The law requires models to present a doctor's certificate certifying their body is healthy and forces publishers to designate photoshopped images as a "photographie retouchée" (or retouched photograph).
There have also been repeated complaints that fashion houses in general promote unhealthily thin body shapes and claims that models are sometimes placed under pressure to maintain unhealthily low weights.
"We hope to inspire the entire industry to follow suit, thus making a real difference in the working conditions of fashion models industry-wide", he added.
Another French model, Isabelle Caro, fronted a shocking anti-anorexia campaign during Milan fashion week in 2007 before she died from the disease three years later at the age of 28.
A therapist will be on hand during work hours for the models' care, and models will have to present a medical certificate declaring their health within six months of a fashion show or shoot.

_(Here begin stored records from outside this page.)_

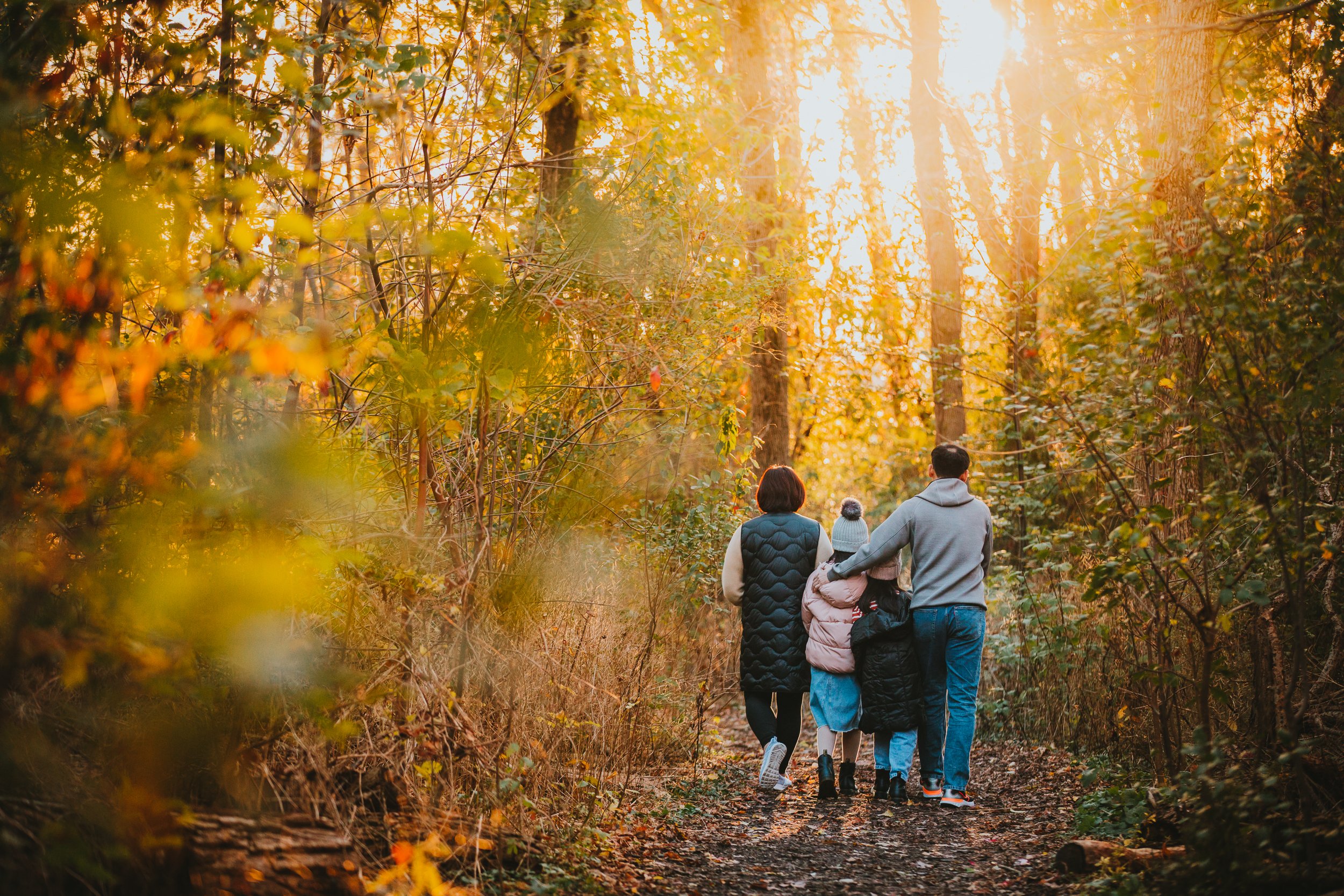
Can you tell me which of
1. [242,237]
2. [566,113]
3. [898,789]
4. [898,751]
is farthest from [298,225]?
[566,113]

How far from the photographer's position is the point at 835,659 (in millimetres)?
6168

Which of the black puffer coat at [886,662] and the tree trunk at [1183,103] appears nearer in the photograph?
the tree trunk at [1183,103]

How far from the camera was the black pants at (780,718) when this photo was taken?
6.31 m

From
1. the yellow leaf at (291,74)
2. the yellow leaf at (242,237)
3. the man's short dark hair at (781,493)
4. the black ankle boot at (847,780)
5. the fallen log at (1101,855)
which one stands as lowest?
the black ankle boot at (847,780)

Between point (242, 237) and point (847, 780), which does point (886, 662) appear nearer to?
point (847, 780)

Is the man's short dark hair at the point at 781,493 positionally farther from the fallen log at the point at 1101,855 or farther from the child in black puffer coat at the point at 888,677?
the fallen log at the point at 1101,855

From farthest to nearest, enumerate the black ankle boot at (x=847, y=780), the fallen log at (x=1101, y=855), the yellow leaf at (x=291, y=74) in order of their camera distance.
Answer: the black ankle boot at (x=847, y=780)
the fallen log at (x=1101, y=855)
the yellow leaf at (x=291, y=74)

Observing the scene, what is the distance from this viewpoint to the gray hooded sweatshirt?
232 inches

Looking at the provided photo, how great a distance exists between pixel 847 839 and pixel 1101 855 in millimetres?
1370

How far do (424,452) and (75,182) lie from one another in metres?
1.73

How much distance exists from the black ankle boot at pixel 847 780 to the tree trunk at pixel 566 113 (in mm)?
4090

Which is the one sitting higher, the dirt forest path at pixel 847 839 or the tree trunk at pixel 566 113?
the tree trunk at pixel 566 113

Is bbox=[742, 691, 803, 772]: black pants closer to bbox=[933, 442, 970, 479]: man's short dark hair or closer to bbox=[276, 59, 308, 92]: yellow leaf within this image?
bbox=[933, 442, 970, 479]: man's short dark hair

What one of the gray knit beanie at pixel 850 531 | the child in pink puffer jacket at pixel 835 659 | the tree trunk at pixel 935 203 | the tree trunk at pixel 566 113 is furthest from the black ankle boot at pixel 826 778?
the tree trunk at pixel 935 203
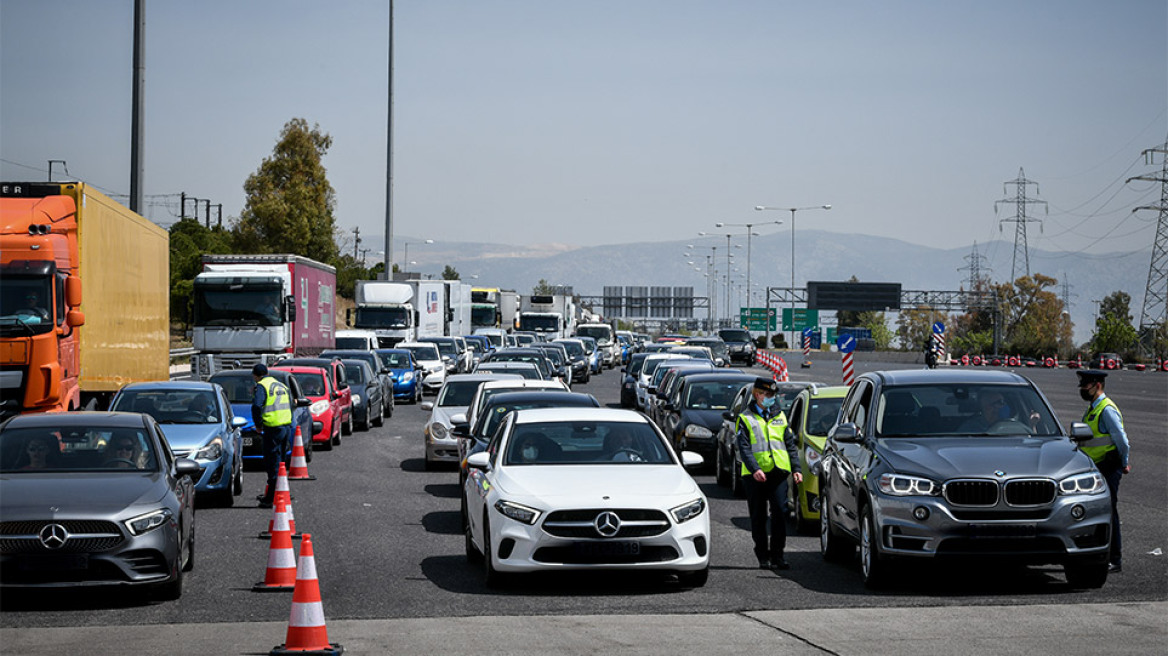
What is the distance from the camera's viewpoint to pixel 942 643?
9758mm

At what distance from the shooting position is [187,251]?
2926 inches

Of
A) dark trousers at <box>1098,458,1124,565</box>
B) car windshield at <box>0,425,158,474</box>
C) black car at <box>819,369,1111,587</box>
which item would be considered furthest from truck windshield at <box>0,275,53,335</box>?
dark trousers at <box>1098,458,1124,565</box>

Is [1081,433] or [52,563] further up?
[1081,433]

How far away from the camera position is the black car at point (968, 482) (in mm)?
11430

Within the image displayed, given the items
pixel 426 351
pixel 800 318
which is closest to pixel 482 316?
pixel 426 351

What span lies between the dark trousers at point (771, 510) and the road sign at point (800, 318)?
367 ft

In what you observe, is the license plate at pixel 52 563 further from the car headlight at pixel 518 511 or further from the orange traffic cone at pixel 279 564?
the car headlight at pixel 518 511

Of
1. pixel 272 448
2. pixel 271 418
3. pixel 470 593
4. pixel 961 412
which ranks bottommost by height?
pixel 470 593

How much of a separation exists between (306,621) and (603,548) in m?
3.10

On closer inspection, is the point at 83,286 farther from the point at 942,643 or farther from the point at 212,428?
the point at 942,643

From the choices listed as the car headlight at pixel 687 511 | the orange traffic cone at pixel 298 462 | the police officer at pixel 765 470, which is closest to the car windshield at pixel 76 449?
the car headlight at pixel 687 511

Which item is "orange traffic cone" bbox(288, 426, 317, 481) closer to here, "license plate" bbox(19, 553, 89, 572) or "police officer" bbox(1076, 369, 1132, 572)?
"license plate" bbox(19, 553, 89, 572)

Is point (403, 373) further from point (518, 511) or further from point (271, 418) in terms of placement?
point (518, 511)

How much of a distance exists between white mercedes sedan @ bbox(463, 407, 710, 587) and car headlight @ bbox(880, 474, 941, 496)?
1381 millimetres
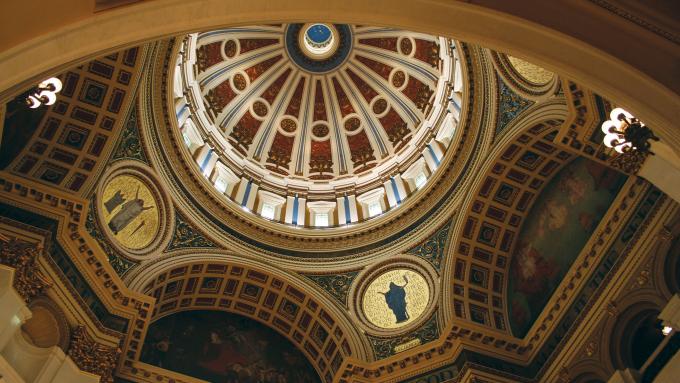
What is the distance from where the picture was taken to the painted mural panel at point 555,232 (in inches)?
655

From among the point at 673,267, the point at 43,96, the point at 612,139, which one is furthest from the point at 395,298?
the point at 43,96

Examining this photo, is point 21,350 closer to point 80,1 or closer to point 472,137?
point 80,1

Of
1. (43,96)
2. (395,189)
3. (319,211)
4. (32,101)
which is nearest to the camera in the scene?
(32,101)

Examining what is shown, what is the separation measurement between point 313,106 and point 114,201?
455 inches

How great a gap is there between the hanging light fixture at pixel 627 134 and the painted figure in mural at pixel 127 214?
11.8 meters

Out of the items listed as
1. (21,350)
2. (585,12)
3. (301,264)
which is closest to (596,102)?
(585,12)

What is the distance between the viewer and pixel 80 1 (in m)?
7.03

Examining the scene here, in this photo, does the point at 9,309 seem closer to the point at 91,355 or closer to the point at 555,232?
the point at 91,355

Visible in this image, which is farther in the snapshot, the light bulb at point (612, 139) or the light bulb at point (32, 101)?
the light bulb at point (612, 139)

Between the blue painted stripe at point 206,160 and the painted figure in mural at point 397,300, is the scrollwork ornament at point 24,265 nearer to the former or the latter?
the blue painted stripe at point 206,160

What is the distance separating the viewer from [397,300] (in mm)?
19734

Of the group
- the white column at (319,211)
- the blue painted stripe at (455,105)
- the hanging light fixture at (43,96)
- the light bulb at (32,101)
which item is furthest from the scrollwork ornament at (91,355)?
the blue painted stripe at (455,105)

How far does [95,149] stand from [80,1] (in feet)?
34.2

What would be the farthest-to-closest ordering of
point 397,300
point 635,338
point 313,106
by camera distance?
1. point 313,106
2. point 397,300
3. point 635,338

"Having always cared for the well-being of models, LVMH and Kering feel that they have a specific responsibility, as leaders in the industry, to go one step further with their brands".
Models aged 16 to 18 will not be allowed to work between 10pm and 6am and must be accompanied by a guardian or chaperone who is housed with them during jobs.
"A young girl of 15 years old does not have the necessary experience to deal with the hard world of modelling", Antoine Arnault, son of LMVH director Bernard Arnault and a member of the company's management, said. This project was put in place by the two major fashion firms LVMH and Kering, which look after a string of prestigious label, including Givenchy, Yves Saint Laurent, Alexander McQueen, Marc Jacobs, Fendi and Stella McCartney. "A young girl of 15 doesn t have the faculties to take on the hard world of fashion and modelling", he said.
Danish model Ulrikke Hoyer said she had been asked to starve herself in the run-up to a show.
Arnault said he hoped the guidelines would be fully implemented by the autumn-winter fashion shows in spring 2018.